Menurut Komite Nasional Keselamatan Transportasi (KNKT), banyak pengemudi truk yang tidak memahami cara mengoperasikan rem kendaraan mereka dengan benar. Dalam kecelakaan di Tol Cipularang KM 92, kegagalan pengereman diduga disebabkan oleh penggunaan gigi tinggi dan pengereman menggunakan pedal rem saja, tanpa memanfaatkan perlambatan dari mesin dan rem knalpot.
Mirisnya, materi mengenai pengereman truk tidak diujikan dalam ujian memperoleh Surat Izin Mengemudi (SIM) B. Bahkan, sertifikasi khusus bagi pengemudi truk pun tidak ada.

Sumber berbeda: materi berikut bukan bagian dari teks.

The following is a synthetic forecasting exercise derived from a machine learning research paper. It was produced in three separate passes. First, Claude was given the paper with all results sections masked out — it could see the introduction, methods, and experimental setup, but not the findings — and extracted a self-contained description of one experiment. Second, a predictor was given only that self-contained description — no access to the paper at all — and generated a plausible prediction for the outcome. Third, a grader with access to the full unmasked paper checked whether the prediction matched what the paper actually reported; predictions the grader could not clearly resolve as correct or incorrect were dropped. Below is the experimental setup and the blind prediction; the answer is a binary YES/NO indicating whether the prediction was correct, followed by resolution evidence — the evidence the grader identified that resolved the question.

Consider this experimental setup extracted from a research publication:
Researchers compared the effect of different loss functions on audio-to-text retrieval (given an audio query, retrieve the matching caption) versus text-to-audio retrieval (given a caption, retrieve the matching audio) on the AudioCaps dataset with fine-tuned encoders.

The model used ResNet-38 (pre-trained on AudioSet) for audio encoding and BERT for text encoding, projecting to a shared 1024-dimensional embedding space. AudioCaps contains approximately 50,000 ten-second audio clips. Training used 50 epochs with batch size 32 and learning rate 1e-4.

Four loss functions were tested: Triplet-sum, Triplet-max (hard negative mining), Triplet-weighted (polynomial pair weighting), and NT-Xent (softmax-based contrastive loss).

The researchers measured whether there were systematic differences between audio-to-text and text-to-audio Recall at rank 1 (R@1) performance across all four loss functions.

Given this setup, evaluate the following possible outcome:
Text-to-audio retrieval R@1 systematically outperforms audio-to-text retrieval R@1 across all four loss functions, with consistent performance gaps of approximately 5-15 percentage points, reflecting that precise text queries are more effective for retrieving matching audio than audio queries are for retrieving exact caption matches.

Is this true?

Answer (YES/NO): NO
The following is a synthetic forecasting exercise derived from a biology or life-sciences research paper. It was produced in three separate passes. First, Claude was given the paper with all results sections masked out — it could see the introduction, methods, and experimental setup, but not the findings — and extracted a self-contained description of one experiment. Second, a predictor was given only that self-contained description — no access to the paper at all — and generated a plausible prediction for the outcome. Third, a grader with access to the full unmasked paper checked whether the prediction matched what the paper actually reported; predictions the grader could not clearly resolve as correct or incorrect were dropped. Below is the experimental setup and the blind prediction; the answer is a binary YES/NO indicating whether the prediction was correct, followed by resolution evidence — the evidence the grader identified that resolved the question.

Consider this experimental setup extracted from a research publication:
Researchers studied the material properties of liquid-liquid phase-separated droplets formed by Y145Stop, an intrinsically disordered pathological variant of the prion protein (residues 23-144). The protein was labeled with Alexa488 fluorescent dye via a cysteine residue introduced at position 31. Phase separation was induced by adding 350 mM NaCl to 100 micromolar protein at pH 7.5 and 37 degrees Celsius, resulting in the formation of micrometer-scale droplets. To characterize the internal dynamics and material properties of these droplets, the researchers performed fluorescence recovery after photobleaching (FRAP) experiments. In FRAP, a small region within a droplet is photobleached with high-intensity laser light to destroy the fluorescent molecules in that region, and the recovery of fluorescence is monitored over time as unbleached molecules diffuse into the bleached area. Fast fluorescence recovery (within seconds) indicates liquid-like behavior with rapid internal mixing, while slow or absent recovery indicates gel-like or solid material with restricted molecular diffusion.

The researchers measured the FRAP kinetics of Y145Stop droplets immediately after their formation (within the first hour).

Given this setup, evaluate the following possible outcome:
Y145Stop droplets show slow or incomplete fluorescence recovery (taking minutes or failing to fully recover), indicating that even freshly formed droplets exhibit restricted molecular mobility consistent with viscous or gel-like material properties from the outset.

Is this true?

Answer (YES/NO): NO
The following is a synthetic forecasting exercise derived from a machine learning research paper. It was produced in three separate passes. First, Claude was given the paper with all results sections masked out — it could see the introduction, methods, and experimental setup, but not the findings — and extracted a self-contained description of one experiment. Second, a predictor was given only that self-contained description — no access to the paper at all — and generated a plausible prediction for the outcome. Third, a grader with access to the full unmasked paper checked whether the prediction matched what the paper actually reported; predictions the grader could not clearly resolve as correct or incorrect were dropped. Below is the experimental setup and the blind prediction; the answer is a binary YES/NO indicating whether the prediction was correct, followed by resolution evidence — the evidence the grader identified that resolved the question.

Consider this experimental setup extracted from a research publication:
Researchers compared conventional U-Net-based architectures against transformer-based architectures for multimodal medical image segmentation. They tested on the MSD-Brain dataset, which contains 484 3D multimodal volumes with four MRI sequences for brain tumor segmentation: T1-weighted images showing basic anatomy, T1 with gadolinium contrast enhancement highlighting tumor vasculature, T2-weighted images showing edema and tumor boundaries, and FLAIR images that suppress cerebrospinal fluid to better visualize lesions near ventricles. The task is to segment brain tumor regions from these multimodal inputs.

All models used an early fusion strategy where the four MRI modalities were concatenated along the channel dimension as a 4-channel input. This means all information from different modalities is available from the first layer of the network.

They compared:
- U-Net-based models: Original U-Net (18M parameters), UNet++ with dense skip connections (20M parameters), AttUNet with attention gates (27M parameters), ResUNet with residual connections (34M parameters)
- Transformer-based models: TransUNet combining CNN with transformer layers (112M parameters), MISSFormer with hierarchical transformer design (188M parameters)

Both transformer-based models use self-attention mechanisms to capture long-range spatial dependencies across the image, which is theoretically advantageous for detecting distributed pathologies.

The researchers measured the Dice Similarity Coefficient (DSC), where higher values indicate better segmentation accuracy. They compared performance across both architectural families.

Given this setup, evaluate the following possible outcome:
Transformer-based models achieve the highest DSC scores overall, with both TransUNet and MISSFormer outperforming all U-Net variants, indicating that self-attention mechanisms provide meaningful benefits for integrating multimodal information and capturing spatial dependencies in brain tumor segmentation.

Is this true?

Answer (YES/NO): NO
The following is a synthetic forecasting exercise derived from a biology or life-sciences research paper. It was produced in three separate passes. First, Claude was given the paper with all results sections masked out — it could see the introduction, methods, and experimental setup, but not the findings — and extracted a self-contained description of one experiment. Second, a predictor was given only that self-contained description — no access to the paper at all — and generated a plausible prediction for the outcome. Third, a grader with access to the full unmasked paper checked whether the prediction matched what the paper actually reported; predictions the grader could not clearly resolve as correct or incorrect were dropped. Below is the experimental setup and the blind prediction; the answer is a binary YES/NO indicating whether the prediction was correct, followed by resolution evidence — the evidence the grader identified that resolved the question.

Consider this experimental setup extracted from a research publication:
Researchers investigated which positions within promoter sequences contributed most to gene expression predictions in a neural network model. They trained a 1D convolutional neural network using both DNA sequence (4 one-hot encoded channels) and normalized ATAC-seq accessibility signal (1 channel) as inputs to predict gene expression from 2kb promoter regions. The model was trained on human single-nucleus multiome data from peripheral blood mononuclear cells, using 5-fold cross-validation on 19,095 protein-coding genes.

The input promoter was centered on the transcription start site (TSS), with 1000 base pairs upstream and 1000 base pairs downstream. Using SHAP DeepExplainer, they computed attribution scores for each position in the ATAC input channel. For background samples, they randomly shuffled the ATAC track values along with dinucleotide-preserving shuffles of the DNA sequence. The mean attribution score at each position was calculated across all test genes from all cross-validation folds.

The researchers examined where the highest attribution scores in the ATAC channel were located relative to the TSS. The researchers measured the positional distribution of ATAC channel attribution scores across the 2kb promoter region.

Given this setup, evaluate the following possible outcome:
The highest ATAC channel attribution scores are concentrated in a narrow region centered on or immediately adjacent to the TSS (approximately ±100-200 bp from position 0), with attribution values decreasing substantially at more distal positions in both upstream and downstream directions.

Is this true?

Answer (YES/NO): NO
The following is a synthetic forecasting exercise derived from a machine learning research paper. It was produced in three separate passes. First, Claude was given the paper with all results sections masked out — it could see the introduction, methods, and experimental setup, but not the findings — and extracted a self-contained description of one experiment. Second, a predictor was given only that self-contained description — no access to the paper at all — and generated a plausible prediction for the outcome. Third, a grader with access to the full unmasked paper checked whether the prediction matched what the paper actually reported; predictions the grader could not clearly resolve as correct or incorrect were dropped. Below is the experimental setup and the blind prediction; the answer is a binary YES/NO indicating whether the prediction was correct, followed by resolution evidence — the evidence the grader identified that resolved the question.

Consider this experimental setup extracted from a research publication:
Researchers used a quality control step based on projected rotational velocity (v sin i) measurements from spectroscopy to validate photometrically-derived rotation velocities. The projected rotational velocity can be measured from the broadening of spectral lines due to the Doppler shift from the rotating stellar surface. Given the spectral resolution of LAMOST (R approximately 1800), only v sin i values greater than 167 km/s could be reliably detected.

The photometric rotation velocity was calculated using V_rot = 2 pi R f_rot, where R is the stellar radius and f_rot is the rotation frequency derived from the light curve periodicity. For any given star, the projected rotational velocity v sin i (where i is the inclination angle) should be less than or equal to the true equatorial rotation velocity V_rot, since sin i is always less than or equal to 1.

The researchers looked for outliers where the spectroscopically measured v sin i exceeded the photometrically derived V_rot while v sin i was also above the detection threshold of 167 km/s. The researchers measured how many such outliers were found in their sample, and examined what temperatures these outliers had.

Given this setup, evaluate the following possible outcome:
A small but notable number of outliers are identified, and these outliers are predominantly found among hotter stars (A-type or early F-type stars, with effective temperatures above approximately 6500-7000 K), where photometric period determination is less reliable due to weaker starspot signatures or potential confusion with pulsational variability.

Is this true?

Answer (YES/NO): NO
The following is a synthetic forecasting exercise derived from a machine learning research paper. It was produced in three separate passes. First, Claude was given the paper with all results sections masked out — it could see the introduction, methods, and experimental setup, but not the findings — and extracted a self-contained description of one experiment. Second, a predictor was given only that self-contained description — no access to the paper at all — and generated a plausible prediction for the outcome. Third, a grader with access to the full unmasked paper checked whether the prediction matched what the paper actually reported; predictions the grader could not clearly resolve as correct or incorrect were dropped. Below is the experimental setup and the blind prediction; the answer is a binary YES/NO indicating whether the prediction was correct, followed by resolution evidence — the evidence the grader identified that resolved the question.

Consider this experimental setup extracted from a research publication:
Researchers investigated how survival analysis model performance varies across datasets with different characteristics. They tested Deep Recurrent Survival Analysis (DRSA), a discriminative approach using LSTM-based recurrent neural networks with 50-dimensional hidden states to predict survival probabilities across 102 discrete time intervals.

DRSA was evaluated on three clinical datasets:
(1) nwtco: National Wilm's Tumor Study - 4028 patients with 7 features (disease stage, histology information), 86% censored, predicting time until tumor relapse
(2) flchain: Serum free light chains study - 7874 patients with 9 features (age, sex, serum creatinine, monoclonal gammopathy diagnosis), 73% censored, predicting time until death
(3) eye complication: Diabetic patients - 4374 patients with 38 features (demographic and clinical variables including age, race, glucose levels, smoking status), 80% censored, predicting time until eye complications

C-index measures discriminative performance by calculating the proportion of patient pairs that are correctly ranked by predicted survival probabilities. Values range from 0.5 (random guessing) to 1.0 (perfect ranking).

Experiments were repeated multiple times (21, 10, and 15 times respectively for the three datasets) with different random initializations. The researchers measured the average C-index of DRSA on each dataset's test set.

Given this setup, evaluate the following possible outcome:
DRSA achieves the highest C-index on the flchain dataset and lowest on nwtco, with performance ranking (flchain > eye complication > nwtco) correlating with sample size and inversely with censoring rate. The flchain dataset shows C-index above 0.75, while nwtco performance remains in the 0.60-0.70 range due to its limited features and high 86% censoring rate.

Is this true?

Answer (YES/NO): YES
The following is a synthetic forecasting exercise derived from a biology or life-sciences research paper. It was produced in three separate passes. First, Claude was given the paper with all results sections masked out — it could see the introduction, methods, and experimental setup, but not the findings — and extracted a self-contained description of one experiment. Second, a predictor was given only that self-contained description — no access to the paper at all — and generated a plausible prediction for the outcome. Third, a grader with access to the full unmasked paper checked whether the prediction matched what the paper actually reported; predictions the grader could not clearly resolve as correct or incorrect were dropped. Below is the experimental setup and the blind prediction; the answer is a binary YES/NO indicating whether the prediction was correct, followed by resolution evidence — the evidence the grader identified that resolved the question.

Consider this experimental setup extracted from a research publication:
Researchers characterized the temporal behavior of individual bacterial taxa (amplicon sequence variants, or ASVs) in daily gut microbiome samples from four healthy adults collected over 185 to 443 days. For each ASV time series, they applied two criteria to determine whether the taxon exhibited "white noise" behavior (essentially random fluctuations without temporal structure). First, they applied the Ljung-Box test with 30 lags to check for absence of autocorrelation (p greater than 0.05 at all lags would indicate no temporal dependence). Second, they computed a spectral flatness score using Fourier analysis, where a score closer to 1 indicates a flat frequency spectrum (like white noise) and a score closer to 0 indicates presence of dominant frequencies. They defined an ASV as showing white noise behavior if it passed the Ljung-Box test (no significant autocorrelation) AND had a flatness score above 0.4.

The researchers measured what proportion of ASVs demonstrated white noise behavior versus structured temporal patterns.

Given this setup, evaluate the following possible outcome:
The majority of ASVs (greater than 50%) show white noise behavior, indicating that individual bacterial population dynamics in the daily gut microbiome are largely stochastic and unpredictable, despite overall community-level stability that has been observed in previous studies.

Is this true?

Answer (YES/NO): NO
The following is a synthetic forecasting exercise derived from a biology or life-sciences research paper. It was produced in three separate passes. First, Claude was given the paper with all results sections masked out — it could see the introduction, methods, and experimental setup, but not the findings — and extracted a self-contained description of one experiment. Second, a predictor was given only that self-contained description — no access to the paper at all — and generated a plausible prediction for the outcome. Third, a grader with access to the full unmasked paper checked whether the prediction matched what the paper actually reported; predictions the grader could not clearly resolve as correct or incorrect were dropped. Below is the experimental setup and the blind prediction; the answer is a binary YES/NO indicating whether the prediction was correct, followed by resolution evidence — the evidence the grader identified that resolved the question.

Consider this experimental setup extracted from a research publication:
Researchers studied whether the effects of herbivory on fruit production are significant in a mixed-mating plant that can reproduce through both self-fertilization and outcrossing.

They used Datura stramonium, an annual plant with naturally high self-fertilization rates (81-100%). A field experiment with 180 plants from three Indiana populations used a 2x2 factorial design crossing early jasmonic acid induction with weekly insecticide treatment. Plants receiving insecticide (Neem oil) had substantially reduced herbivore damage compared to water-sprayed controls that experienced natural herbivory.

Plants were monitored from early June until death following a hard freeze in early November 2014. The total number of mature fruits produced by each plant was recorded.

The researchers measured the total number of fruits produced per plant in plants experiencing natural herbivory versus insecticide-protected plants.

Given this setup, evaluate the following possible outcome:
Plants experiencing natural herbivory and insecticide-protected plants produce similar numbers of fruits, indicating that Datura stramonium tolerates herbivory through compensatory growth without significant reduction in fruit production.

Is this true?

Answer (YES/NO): NO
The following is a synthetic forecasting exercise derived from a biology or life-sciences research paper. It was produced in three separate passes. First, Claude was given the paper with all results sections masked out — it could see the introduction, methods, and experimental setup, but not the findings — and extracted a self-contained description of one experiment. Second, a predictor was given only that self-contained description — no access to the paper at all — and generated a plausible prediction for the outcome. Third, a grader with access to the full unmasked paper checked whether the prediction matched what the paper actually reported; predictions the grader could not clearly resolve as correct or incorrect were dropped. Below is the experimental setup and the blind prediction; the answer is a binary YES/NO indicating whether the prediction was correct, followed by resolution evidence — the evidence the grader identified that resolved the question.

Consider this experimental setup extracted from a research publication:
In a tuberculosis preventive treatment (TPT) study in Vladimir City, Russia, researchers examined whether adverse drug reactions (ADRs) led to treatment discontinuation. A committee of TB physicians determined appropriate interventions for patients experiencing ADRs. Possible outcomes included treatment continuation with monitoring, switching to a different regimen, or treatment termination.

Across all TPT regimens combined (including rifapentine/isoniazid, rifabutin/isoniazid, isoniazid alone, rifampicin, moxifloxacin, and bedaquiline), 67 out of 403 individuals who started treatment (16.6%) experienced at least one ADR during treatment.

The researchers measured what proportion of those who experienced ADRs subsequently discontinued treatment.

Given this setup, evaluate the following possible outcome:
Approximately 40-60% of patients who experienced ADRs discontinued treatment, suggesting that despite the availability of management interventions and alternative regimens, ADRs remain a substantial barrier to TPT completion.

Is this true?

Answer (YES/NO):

Akibatnya, pengemudi truk tidak mendapatkan pelatihan yang memadai tentang cara mengatasi situasi darurat, seperti rem blong.
"Program mitigasi harus dilakukan dari hulu," tegas Ahmad Wildan, Senior Investigator KNKT. "SKKNI pengemudi bus dan truk perlu diperbaiki, dan mekanisme pengambilan SIM B1 dan B2 perlu diubah."
Kegagalan pemerintah dalam memastikan kompetensi pengemudi truk berdampak fatal. Nyawa melayang sia-sia akibat kelalaian yang dapat dicegah. Selain pelatihan yang memadai, diperlukan juga peningkatan pengawasan dan penegakan hukum yang ketat.
Operator truk harus bertanggung jawab memberikan pelatihan yang sesuai standar kepada pengemudi mereka. Pemerintah juga perlu bekerja sama dengan industri terkait untuk mengembangkan kurikulum pelatihan yang komprehensif dan memfasilitasi akses pengemudi truk ke pelatihan tersebut.
Kecelakaan truk rem blong yang berulang menjadi pengingat keras bahwa keselamatan di jalan raya adalah tanggung jawab bersama. Ketika kompetensi pengemudi diabaikan, konsekuensinya sangat besar. Sudah saatnya kita mengambil tindakan tegas untuk memastikan bahwa setiap pengemudi truk memiliki keterampilan yang mumpuni untuk mengendalikan kendaraan mereka dengan aman di jalanan Indonesia.